Posts Tagged ‘Americanah’

An African immigrant view of America

September 14, 2017

The polite term for the black American citizens who used to be called Negroes is “African-American.”   This term is intended to put them on a par with white ethnic groups, such as Italian-Americans and Polish-Americans.

However “African-Americans,” unlike white ethnics, are not immigrants, but the descendants of slaves, whose ancestors were all brought to this country before the Civil War, and most before the Revolution.

The USA now has a significant African immigrant population, who are the product of a different history than old-stock black Americans.   But the term “African-American” doesn’t really apply either, because it obscures the fact that Africa is not all one country.   African nations have national characters as distinct as Italy or Poland.
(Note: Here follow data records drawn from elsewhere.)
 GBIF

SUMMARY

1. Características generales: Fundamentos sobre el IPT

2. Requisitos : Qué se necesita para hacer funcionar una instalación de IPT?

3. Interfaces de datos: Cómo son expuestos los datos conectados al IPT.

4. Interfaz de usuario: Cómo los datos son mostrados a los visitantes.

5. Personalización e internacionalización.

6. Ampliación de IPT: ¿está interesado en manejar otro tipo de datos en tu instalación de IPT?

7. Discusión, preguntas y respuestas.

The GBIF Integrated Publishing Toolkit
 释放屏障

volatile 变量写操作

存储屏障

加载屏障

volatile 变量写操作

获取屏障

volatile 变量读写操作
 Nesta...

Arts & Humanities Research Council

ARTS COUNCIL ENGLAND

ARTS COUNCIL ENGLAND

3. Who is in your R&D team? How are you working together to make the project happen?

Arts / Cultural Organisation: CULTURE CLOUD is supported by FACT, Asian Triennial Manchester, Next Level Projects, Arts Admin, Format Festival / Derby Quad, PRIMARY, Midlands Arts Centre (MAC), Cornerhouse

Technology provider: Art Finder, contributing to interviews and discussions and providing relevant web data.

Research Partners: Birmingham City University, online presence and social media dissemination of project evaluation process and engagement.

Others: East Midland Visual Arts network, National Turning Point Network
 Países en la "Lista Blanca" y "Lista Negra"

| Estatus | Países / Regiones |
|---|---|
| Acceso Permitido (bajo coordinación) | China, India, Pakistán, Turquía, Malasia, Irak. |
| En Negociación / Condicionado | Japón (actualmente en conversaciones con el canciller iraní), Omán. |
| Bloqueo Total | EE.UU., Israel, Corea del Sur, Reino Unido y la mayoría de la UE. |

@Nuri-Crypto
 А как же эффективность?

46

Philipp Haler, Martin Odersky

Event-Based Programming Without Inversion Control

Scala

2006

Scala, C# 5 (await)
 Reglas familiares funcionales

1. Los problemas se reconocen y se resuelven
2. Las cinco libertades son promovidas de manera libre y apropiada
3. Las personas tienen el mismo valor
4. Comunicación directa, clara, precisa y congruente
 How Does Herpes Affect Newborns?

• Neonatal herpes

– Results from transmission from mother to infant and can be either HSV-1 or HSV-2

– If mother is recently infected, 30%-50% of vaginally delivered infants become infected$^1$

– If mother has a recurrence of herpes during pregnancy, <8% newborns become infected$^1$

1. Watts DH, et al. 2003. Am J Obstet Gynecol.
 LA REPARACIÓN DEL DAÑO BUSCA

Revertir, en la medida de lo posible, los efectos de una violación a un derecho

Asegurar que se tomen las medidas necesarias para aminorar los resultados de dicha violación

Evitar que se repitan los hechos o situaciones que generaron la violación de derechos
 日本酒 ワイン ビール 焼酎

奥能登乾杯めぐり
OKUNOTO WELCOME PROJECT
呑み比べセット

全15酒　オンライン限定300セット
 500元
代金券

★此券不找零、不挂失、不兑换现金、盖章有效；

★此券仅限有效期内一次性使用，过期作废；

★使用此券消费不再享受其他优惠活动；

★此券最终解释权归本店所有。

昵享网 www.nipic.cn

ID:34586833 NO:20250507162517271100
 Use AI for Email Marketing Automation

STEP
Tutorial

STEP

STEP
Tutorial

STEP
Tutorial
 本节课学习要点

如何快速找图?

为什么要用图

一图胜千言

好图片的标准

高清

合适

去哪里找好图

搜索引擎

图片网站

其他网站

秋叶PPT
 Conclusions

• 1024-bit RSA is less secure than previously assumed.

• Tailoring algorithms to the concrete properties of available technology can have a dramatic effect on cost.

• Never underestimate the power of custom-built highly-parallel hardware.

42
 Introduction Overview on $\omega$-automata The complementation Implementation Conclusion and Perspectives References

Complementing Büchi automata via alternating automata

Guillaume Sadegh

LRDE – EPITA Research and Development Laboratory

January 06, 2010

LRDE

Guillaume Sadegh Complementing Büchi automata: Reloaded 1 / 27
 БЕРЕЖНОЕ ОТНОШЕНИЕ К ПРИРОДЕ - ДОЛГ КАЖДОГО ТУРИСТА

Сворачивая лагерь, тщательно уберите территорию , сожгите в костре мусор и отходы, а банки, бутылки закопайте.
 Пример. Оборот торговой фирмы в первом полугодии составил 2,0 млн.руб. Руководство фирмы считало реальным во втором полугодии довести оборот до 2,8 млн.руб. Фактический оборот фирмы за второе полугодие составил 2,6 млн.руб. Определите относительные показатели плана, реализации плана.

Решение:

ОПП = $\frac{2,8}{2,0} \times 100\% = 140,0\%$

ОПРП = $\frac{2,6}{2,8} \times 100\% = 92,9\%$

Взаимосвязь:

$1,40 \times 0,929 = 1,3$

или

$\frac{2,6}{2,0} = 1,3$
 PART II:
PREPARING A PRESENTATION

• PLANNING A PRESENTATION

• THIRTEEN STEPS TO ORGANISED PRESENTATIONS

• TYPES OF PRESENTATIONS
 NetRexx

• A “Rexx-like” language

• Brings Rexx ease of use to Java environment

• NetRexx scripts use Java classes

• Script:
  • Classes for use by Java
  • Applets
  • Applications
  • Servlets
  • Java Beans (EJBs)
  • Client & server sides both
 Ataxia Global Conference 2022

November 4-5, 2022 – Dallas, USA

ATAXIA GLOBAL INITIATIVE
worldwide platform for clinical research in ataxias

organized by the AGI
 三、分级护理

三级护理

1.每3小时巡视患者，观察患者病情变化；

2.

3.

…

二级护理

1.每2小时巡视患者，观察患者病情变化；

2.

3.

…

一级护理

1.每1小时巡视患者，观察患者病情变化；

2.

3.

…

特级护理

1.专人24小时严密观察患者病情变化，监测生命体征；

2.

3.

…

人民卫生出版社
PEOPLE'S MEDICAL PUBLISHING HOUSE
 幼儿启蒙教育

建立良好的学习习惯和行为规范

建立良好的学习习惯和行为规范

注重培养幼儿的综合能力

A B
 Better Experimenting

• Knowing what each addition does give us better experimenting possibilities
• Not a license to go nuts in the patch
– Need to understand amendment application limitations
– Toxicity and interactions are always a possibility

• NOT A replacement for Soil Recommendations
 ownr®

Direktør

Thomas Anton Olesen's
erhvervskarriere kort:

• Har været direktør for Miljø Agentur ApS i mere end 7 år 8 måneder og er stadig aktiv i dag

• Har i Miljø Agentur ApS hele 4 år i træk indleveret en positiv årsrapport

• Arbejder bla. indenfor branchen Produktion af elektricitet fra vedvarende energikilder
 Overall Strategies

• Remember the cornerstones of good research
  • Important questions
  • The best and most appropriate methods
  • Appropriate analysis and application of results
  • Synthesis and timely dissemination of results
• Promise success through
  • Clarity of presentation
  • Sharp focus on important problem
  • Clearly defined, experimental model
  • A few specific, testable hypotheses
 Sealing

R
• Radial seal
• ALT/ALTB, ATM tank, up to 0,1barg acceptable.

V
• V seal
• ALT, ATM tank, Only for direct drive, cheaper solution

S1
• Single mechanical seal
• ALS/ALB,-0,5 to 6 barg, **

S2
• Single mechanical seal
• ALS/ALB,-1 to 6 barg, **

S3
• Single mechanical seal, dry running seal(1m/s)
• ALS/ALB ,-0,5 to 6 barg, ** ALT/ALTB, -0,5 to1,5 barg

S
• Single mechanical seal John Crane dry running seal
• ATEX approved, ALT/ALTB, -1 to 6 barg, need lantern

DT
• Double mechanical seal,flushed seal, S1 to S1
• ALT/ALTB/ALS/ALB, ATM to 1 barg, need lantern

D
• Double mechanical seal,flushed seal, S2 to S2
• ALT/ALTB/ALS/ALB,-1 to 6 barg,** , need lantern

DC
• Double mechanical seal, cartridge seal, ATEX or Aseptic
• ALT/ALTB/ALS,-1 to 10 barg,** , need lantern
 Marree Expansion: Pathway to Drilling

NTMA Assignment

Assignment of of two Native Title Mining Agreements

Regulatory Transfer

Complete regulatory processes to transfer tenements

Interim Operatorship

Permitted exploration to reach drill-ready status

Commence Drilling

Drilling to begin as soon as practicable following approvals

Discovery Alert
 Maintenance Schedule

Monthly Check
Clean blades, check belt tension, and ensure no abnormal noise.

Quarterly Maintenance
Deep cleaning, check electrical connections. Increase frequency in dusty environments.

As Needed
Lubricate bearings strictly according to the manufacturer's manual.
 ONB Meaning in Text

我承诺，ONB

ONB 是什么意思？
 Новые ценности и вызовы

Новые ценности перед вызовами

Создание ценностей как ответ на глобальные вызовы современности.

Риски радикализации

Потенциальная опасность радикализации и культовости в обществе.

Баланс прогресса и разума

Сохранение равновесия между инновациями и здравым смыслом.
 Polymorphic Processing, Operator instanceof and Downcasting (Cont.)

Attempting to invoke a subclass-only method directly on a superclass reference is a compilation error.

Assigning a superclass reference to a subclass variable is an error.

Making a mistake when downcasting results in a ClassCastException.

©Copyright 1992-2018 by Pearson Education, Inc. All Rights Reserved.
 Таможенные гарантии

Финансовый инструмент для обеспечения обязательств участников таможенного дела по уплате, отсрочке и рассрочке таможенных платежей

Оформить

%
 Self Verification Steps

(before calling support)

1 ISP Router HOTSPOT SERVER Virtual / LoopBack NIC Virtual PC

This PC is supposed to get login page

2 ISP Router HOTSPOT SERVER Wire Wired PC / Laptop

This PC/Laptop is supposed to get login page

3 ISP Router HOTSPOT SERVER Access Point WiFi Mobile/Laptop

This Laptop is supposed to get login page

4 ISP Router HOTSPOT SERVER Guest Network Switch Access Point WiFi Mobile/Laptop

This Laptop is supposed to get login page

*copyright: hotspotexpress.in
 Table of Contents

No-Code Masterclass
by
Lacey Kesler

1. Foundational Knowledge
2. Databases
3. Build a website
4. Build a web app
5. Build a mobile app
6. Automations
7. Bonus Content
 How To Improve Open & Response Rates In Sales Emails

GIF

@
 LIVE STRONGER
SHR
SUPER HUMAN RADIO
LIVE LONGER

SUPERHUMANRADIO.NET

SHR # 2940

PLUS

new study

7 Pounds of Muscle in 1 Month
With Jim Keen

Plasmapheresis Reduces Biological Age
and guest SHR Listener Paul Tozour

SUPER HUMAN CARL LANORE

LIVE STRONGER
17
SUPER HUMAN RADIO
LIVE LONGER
Recently I got a glimpse of the African immigrant experience by reading  Chimamanda Ngozi Adichie’s novel Americanah (2013).

“Americanah” is a Nigerian slang word for someone who has lived so long in the United States that they no longer fit into life in Nigeria.

Adichie’s heroine, Ifemelu, grows up in Nigeria, immigrates to the United States as a young woman and, after initial hardships, achieves success and fame.  But, after 13 years, decides to return to her native land.

Ifemelu, like her creator, is intelligent and outspoken, with many shrewd observations about American culture and racial attitudes.   I don’t find her likeable; that’s an observation, not a criticism.

The early chapters show the frustrations of Ifemelu and her educated, middle-class family, in life under the repressive Nigerian dictatorship.   She and her fiance, Obinze, who is handsome, sensitive and good in bed, dream of the United States as the big time where real things are happening—the way some small-town Americans in Kansas or Nebraska may think of New York and Los Angeles.

Ifemelu gets a scholarship to study at an American university, but quickly finds that the USA is not the paradise she imagined.

Her family taught her certain standards of good housekeeping, good grooming, good manners and good grammar, and she is taken aback by the slovenliness, permissiveness and vulgarity of the many Americans whose attitudes are formed by the mass entertainment and advertising media.

She has to struggle to earn a living and is sexually abused by a white employer.   This is so traumatic that she feels unable to keep in touch with Obinze.

This clears the way for her to begin a love affair with Curt, a handsome rich white jet-setter, who is good in bed.   Curt gets her a lucrative job in public relations, and her financial worries end.

Eventually she tires both of Curt and the PR job.   She starts a blog about racial attitudes in America, which is not only an overnight success, but an unexpected source of income that guarantees her financial independence.   She begins a love affair with Blaine, a handsome black intellectual idealist, who is good in bed.

Blaine, a Yale professor, spends time talking to an uneducated black security guard.  Ifemelu can’t bring herself to like him.   She and Blaine break up temporarily when the security guard is unjustly arrested, Blaine organizes a protest demonstration and she can’t be bothered to take.